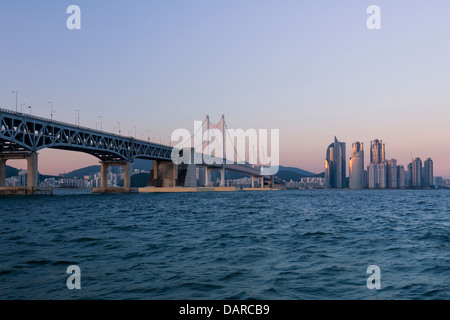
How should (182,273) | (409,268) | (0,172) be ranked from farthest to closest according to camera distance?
1. (0,172)
2. (409,268)
3. (182,273)

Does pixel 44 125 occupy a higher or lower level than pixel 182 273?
higher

[PROBLEM DETAILS] Edit the items from the line with "Does pixel 44" through the end of the items, changing "occupy" to "sit at" and keeping all else unchanged.

[RESULT OF THIS EXERCISE]
Does pixel 44 125 sit at a higher or lower level than pixel 182 273?
higher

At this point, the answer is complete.